▸ Uit te voeren
• a. Vat het tekstblok samen in twee zinnen.
• b. Noem alle verschillende datums die in het tekstblok voorkomen.
• c. Vertaal deze zin uit het tekstblok in het Engels: "De korpschef van politie had deze aanvraag afgewezen, met als reden dat er op de peildatum van 1 juni 2017 geen passende plek beschikbaar was voor de appellant."

▸ Tekstblok
-.-.-
ECLI:NL:CRVB:2020:795

Centrale Raad van Beroep

Datum uitspraak
26 maart 2020
Publicatiedatum
30 maart 2020
Zaaknummer
19/3731 AW
Instantie
Centrale Raad van Beroep
Type
Uitspraak
Procedures
  • Hoger beroep
Rechters
Vindplaatsen
  • Rechtspraak.nl
AI samenvatting door LexboostAutomatisch gegenereerd

Hoger beroep inzake herplaatsingskandidaten en motivering van afwijzing door korpschef

In deze zaak heeft de Centrale Raad van Beroep op 26 maart 2020 uitspraak gedaan in hoger beroep tegen een eerdere uitspraak van de rechtbank Den Haag. De appellant, werkzaam bij de districtsrecherche, had een aanvraag ingediend voor ontheffing van werkzaamheden op basis van de remplaçantenregeling. De korpschef van politie had deze aanvraag afgewezen, met als reden dat er op de peildatum van 1 juni 2017 geen passende plek beschikbaar was voor de appellant. De Raad oordeelde dat de motivering van de korpschef onvoldoende inzicht bood in de redenen voor de afwijzing, en dat de korpschef niet had aangetoond dat er geen herplaatsingskandidaten op de functie van appellant konden worden geplaatst. De Raad vernietigde de eerdere uitspraak en droeg de korpschef op om opnieuw te beslissen op het bezwaar van de appellant, met inachtneming van de eerder gegeven maatstaven. Tevens werd de korpschef veroordeeld tot het vergoeden van de proceskosten van de appellant en het griffierecht voor het hoger beroep.
-.-.-
▸ Gegeven informatie
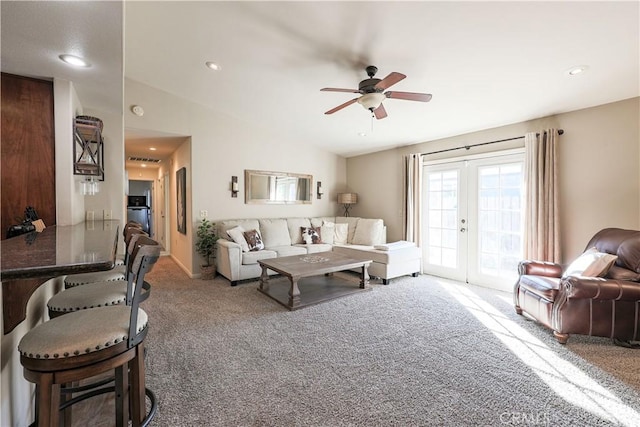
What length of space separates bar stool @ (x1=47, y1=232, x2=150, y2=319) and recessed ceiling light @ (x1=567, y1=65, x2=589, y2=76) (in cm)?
394

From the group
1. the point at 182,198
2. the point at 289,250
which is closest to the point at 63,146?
the point at 182,198

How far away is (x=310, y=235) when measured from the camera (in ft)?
17.7

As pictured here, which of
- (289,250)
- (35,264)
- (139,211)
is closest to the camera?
(35,264)

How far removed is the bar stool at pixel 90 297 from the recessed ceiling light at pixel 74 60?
4.61 ft

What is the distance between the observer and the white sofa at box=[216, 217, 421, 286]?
4.33 m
-.-.-
▸ De antwoorden
• a. Op 26 maart 2020 deed de Centrale Raad van Beroep uitspraak in het hoger beroep van een medewerker van de districtsrecherche, wiens aanvraag voor ontheffing van werkzaamheden op basis van de remplaçantenregeling door de korpschef van politie was afgewezen. De Raad vond de motivering van de korpschef onvoldoende, vernietigde de eerdere uitspraak van de rechtbank Den Haag en droeg de korpschef op opnieuw op het bezwaar te beslissen en de proceskosten en het griffierecht te vergoeden.

• b. 26 maart 2020, 30 maart 2020, 1 juni 2017

• c. The chief of police had rejected this application on the grounds that no suitable position was available for the appellant on the reference date of June 1, 2017.